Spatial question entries
┌──

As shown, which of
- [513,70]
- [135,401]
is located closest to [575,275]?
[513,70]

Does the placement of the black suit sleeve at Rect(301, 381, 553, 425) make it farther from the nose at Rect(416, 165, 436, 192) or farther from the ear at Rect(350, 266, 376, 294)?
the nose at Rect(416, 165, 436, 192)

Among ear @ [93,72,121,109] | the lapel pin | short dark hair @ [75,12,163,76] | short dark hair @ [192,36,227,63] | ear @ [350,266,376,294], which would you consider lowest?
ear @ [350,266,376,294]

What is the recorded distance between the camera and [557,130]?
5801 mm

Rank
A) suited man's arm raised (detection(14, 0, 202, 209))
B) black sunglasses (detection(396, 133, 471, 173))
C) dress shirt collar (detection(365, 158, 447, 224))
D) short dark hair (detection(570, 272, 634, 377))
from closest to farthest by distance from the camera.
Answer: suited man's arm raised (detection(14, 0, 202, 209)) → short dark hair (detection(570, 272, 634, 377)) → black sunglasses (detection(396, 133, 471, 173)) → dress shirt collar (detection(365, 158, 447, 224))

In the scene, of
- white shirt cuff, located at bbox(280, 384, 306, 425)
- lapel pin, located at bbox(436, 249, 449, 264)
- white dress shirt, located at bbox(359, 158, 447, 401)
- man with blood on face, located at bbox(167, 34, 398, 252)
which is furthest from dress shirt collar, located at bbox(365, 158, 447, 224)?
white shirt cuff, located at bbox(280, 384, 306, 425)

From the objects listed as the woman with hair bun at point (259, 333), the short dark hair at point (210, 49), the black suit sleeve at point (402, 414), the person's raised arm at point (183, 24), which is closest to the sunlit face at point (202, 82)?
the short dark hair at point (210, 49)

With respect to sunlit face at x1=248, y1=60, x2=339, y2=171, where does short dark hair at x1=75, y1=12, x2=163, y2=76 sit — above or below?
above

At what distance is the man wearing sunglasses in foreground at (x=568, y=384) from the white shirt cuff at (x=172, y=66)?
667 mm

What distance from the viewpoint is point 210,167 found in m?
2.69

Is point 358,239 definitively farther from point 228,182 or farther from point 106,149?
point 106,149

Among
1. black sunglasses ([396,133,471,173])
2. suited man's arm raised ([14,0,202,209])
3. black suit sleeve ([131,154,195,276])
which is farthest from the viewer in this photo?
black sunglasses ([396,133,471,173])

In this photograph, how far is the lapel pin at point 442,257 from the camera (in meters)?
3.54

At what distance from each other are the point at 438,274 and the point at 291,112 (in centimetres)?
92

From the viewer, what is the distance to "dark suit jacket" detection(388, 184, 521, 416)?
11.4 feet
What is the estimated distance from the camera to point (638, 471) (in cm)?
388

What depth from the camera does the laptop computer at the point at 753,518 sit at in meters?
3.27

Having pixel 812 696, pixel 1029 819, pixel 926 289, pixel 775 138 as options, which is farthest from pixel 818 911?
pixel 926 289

└──

Instructions to follow: Return the entire listing above word for word, from its first line through its last, without any alteration.

Task answer:
As shown, which of
- [513,70]
- [135,401]
is located closest to [575,275]?
[513,70]

Does the placement of the black suit sleeve at Rect(301, 381, 553, 425) make it farther from the nose at Rect(416, 165, 436, 192) or farther from the ear at Rect(350, 266, 376, 294)?
the nose at Rect(416, 165, 436, 192)

Among ear @ [93,72,121,109] | the lapel pin | short dark hair @ [75,12,163,76] | short dark hair @ [192,36,227,63] | ear @ [350,266,376,294], which would you consider lowest?
ear @ [350,266,376,294]

What is the recorded distance between the camera and [557,130]?
5801 mm

Rank
A) suited man's arm raised (detection(14, 0, 202, 209))
B) black sunglasses (detection(396, 133, 471, 173))
C) dress shirt collar (detection(365, 158, 447, 224))
D) short dark hair (detection(570, 272, 634, 377))
from closest to farthest by distance from the camera.
Answer: suited man's arm raised (detection(14, 0, 202, 209)) → short dark hair (detection(570, 272, 634, 377)) → black sunglasses (detection(396, 133, 471, 173)) → dress shirt collar (detection(365, 158, 447, 224))

In the scene, of
- white shirt cuff, located at bbox(280, 384, 306, 425)
- lapel pin, located at bbox(436, 249, 449, 264)
- white dress shirt, located at bbox(359, 158, 447, 401)
- man with blood on face, located at bbox(167, 34, 398, 252)
which is furthest from dress shirt collar, located at bbox(365, 158, 447, 224)?
white shirt cuff, located at bbox(280, 384, 306, 425)

From the objects listed as the woman with hair bun at point (259, 333), the short dark hair at point (210, 49), the black suit sleeve at point (402, 414), the person's raised arm at point (183, 24), which is closest to the sunlit face at point (202, 82)?
the short dark hair at point (210, 49)

With respect to sunlit face at x1=248, y1=60, x2=339, y2=171, where does short dark hair at x1=75, y1=12, x2=163, y2=76 sit — above or below?
above

At what distance is the man wearing sunglasses in foreground at (x=568, y=384) from the white shirt cuff at (x=172, y=66)?
667 mm

What distance from the viewpoint is point 210,167 found in m?
2.69

Is point 358,239 definitively farther from point 228,182 or farther from point 106,149?
point 106,149

Among
1. black sunglasses ([396,133,471,173])
2. suited man's arm raised ([14,0,202,209])
3. black suit sleeve ([131,154,195,276])
which is farthest from the viewer in this photo?
black sunglasses ([396,133,471,173])

In this photograph, how far is the lapel pin at point 442,257 from the camera (in meters)?
3.54

At what distance from each other are the point at 438,274 and the point at 291,112 (in centimetres)?
92

From the viewer, what is the distance to "dark suit jacket" detection(388, 184, 521, 416)?
11.4 feet
What is the estimated distance from the camera to point (638, 471) (in cm)?
388

What depth from the camera does the laptop computer at the point at 753,518 sit at in meters?
3.27

Having pixel 812 696, pixel 1029 819, pixel 926 289, pixel 775 138 as options, which is farthest from pixel 818 911?
pixel 926 289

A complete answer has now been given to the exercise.